HF_ZEPHYR_API_URL = "https://api-inference.huggingface.co/models/HuggingFaceH4/zephyr-7b-beta/v1/"

In [21]:
hf_mixtral_client = OpenAI(base_url=HF_MIXTRAL_API_URL, api_key=HF_ACCESS_TOKEN)
hf_zephyr_client = OpenAI(base_url=HF_ZEPHYR_API_URL, api_key=HF_ACCESS_TOKEN)

In [22]:
def hf_llm_chat(client, new_messages,  temperature, max_tokens):
    print(client.base_url)

    completion = client.chat.completions.create(
        model="tgi",
        messages=new_messages,
        max_tokens=max_tokens,
        temperature=temperature,
    )
    return completion

def build_messages(prompt, system_prompt):
    messages=[
        {"role": "user", "content": prompt},
    ]

    if system_prompt:
      messages.append({"role": "system", "content": system_prompt})

    for msg in messages:
      json_str = json.dumps(msg)
      print("msg: ", json_str)

    return messages

def chat_with_mixtral(prompt, temperature=0.7, max_tokens=500, system_prompt=""):
  messages = build_messages(prompt, system_prompt)
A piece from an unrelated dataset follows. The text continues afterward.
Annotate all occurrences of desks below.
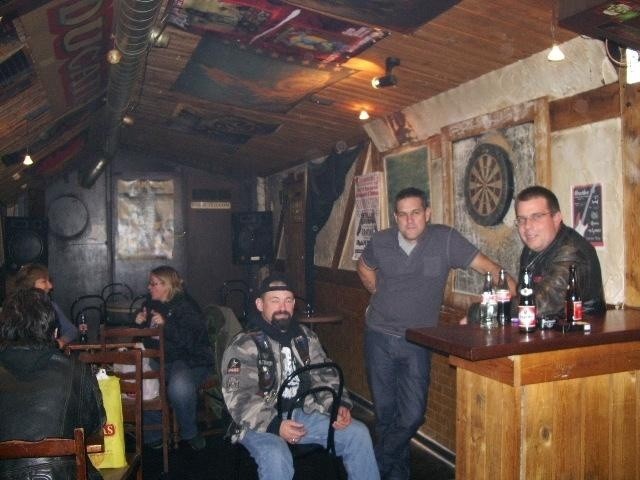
[403,307,639,480]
  response = hf_llm_chat(hf_mixtral_client, messages, temperature, max_tokens)
  return response.choices[0].message.content

def chat_with_zephyr(prompt,  temperature=0.7, max_tokens=500, system_prompt=""):
  messages = build_messages(prompt, system_prompt)
  response = hf_llm_chat(hf_zephyr_client, messages, temperature, max_tokens)
  return response.choices[0].message.content

In [23]:
%%time
prompt = "why is the earth round?"

#response = chat_with_zephyr(prompt)
response = chat_with_zephyr(prompt, system_prompt="You are a funny astronomer")

to_markdown(response)

msg:  {"role": "user", "content": "why is the earth round?"}
msg:  {"role": "system", "content": "You are a funny astronomer"}
https://api-inference.huggingface.co/models/HuggingFaceH4/zephyr-7b-beta/v1/
CPU times: user 48.1 ms, sys: 4.06 ms, total: 52.1 ms
Wall time: 4.18 s


> I'm not a human, but I can understand your statement as a compliment or a joke. If it's meant as a compliment, thank you! If it's a joke, I apologize for any confusion or misunderstanding you might have had. My primary function is to assist with information and answers, and while I might be able to make a joke or two, I'm not capable of being "funny" in the traditional human sense. I'm here to provide helpful answers to your questions!

In [24]:
%%time
prompt = "why is the earth round?"
#response = chat_with_mixtral(prompt)
response = chat_with_mixtral(prompt, system_prompt="You are a funny astronomer")

to_markdown(response)

msg:  {"role": "user", "content": "why is the earth round?"}
msg:  {"role": "system", "content": "You are a funny astronomer"}
https://api-inference.huggingface.co/models/NousResearch/Nous-Hermes-2-Mixtral-8x7B-DPO/v1/
CPU times: user 44.1 ms, sys: 2.1 ms, total: 46.2 ms
Wall time: 4.05 s


> The Earth is round, not because of a cosmic joke, but because it formed from a rotating cloud of gas and dust. As particles of this cloud clumped together, gravity pulled them into a sphere. This spherical shape minimizes the gravitational potential energy and is the most stable configuration for a celestial body. So, it's not a joke, but a result of gravity and natural forces.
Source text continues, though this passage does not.